Data inputs need to be sufficient to provide the level of data consistency and granularity necessary for the model to function as designed. Data lacking sufficient granularity, such as product- or portfolio-level information, may be inadequate for models that use drivers and assumptions associated with transaction-level data. For example, the robustness of an interest rate risk model designed to use individual security-level prepayment estimates could be compromised by the use of an average prepayment speed for aggregate mortgage-backed securities held in the investment portfolio.

Security and change control: Key financial models should be subject to the same controls as those used for other vital bank software. Security controls help protect software from unauthorized use or alteration and from technological disruptions. Change control helps maintain model functionality and reliability as ongoing enhancements occur.

Some level of security control is generally appropriate for all financial models. Security controls limit access to the program to authorized users and appropriate information technology personnel. Control can be maintained by limiting physical or electronic access to the computer or server where the program resides and by password protection. The institution should have backup procedures to recover important modeling programs in the event of technological disruption.

Change control may be necessary only for complex models. Such procedures are used to ensure all changes are justified, properly approved, documented, and verified6 for accuracy. Events covered by such procedures include the addition of new data inputs, changes in the method of data extraction from source systems, modifications to formulas or assumptions, and changes in the use of the model output. Typically, proposed changes are submitted for approval by business line management before any alterations to the model are initiated. To maintain up-to-date documentation, staff may log all changes made to the model, including the date of the change, a description of the change, initiating personnel, approving personnel, and verification.

When model importance and complexity are high, management may choose to run parallel models — prechange and postchange. Doing so will assist in determining the model's sensitivity to the changes.
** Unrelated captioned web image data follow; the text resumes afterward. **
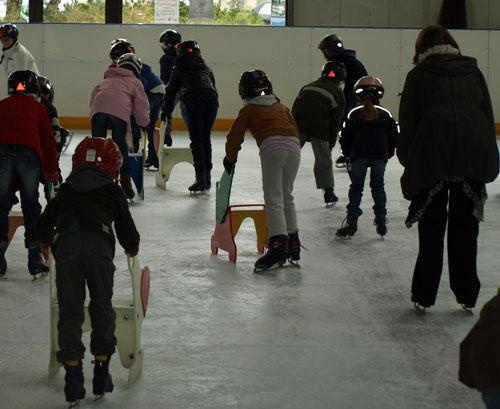 La patinoire en CE2B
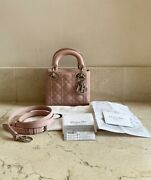 Authentic Christian Dior Mini Lady Dior Pink Patent Purse W/ Receipt Cards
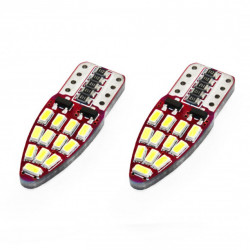 Set 2 x LED CANBUS 24SMD 3014 T10e (W5W) Alb 12V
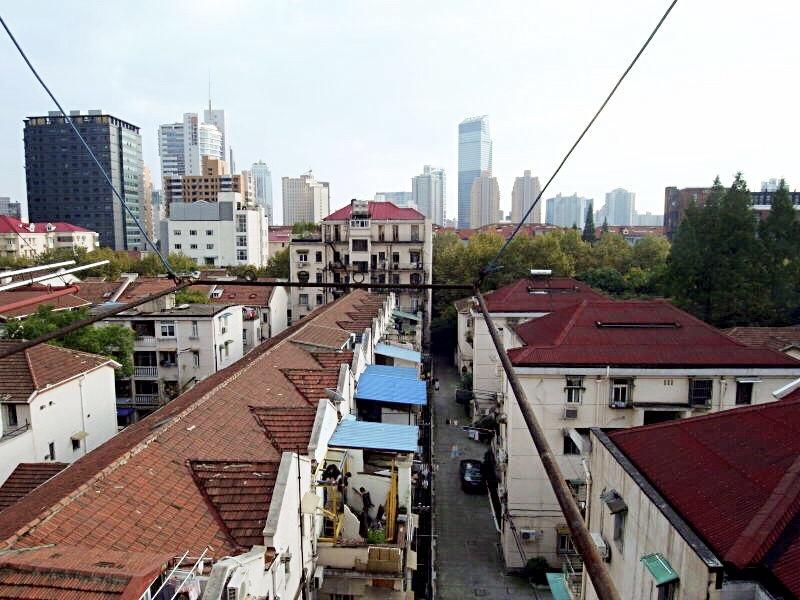 驻留空间地点:上海市愚园路岐山村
Changes significantly affecting model output, as measured by such sensitivity analysis, may trigger the need for accelerated validation.

Model Validation

Validation should not be thought of as a purely mathematical exercise performed by quantitative specialists. It encompasses any activity that assesses how effectively a model is operating. Validation procedures focus not only on confirming the appropriateness of model theory and accuracy of program code, but also test the integrity of model inputs, outputs, and reporting.

Validation is typically completed before a model is put into use and also on an ongoing basis to ensure the model continues to perform as intended. The frequency of planned validation will depend on the use of the model and its importance to the organization. The need for updated validation could be triggered earlier than planned by substantive changes to the model, to the data, or to the theory supporting model logic.

Examiners do not validate bank models; validation is the responsibility of the bank. However, examiners do test the effectiveness of the bank's validation function by selectively reviewing various aspects of validation work performed on individual models.7 When reviewing validation, examiners

  • Evaluate the scope of validation work performed;
  • Review the report summarizing validation findings and any additional work papers needed to understand findings;
  • Evaluate management's response to the report summarizing the findings, including remediation plans and time frames; and
  • Assess the qualifications of staff or vendors performing the validation.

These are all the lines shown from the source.